Text to read –
⁂

Truss has championed Britain following Germany's lead in allowing people to have tax-free and less-heavily regulated "mini-jobs".[36] Since Truss published a paper on the policy for the Free Enterprise Group in February 2012, the policy has been examined by the Treasury as a policy to promote growth.[37][38]

Truss has campaigned for improved teaching of more rigorous school subjects, especially mathematics. She has publicised that only 20% of British students study maths to 18,[39] and called for maths classes to be compulsory for all those in full-time education.[40] Truss herself studied double A-level maths.[39] She has argued that comprehensive school pupils are being "mis-sold" easy, low-value subjects to boost school results: comprehensive school pupils are six times as likely to take media studies at A-level as privately educated pupils.[41] Truss has also criticised the over-reliance on calculators to the detriment of mental arithmetic.[42]

From March 2011, she was a Member of the Justice Select Committee,[43] remaining on the committee until her appointment as a government minister.

Junior Minister in the Department for Education

Truss at the think-tank Policy Exchange in 2013

On 4 September 2012, Truss was appointed as Parliamentary Under-Secretary of State at the Department for Education, with responsibility for childcare and early learning, assessment, qualifications and curriculum reform, behaviour and attendance, and school food review.[44] In this role, she developed some of the policy areas that she had pursued as a backbencher.

⁂

Extracted records
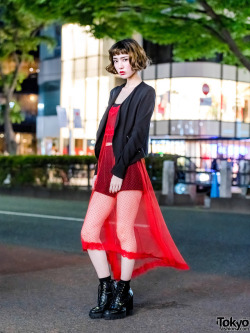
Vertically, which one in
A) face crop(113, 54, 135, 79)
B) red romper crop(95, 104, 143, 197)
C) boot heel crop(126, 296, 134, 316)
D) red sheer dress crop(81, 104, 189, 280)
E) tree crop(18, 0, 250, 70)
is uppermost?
tree crop(18, 0, 250, 70)

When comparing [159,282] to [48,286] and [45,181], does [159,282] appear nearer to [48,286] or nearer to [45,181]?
[48,286]

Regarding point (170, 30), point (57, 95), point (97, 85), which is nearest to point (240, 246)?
point (170, 30)

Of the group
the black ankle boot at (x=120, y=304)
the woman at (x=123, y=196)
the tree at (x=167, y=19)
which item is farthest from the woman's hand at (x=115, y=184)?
the tree at (x=167, y=19)

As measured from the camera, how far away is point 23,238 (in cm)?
870

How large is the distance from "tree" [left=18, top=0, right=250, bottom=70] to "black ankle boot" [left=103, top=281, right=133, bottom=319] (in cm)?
1319

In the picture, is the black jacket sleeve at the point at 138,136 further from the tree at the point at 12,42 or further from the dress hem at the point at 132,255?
the tree at the point at 12,42

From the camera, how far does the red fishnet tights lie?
4.09m

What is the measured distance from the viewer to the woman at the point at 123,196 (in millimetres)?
4074

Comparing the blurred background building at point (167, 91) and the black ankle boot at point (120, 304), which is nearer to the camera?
the black ankle boot at point (120, 304)

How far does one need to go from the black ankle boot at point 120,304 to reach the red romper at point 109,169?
63 centimetres

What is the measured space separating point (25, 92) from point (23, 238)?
5287 cm

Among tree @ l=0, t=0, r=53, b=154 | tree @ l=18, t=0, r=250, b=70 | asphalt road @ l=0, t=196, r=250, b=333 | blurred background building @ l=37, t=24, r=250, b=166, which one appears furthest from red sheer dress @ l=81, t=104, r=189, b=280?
blurred background building @ l=37, t=24, r=250, b=166

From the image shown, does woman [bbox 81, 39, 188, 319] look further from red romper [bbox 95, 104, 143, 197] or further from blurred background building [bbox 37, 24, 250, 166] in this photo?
blurred background building [bbox 37, 24, 250, 166]

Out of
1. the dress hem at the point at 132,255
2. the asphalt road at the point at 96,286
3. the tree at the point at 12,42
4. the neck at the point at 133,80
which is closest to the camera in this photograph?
the asphalt road at the point at 96,286
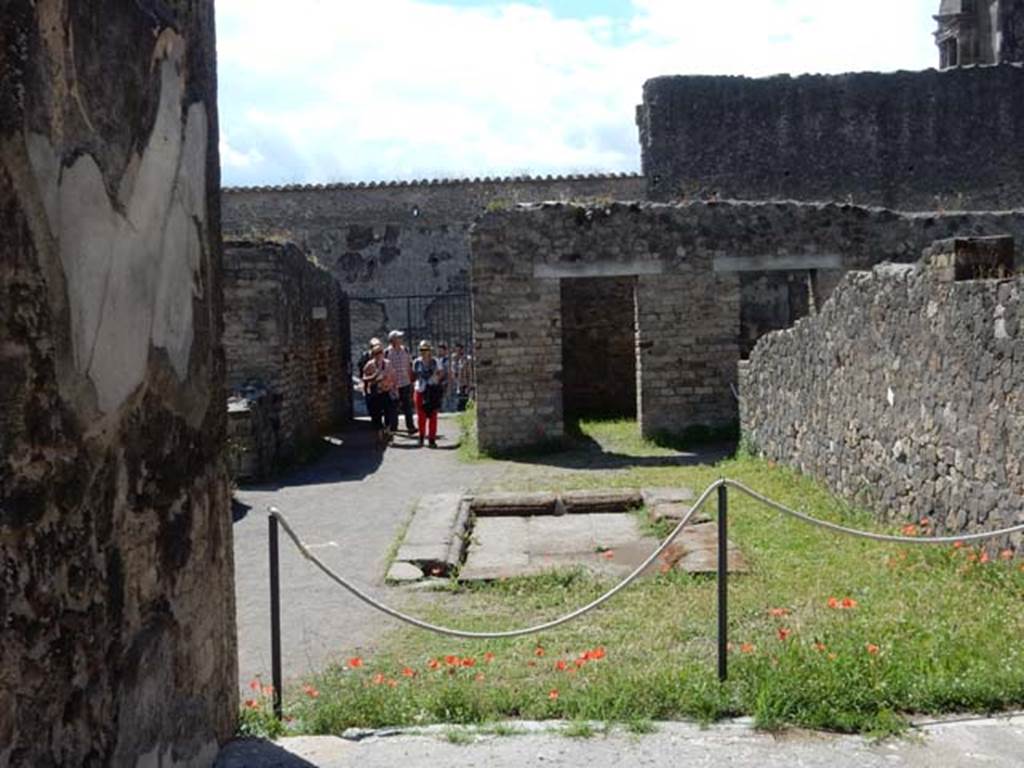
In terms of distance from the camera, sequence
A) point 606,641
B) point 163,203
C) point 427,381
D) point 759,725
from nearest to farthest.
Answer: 1. point 163,203
2. point 759,725
3. point 606,641
4. point 427,381

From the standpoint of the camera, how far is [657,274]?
44.4 feet

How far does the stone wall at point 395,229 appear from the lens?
2541 cm

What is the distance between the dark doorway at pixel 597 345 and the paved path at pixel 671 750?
14796mm

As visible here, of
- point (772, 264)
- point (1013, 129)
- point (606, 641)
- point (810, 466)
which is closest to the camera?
point (606, 641)

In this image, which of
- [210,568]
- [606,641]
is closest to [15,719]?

⁂

Exercise set –
1. Answer these from the text about Truss:
(a) What share of British students study maths to 18, according to figures Truss has publicized?
(b) From what month and year was Truss a Member of the Justice Select Committee?
(c) On what date was Truss appointed Parliamentary Under-Secretary of State at the Department for Education?
2. Please summarize the text about Truss in two sentences.

The responses –
1.
(a) 20%
(b) March 2011
(c) 4 September 2012

2. Truss has championed tax-free, less heavily regulated "mini-jobs" on the German model and campaigned for more rigorous school subjects, especially maths, which she wants compulsory for all those in full-time education. After sitting on the Justice Select Committee from March 2011, she was appointed Parliamentary Under-Secretary of State at the Department for Education on 4 September 2012, where she developed some of the policy areas she had pursued as a backbencher.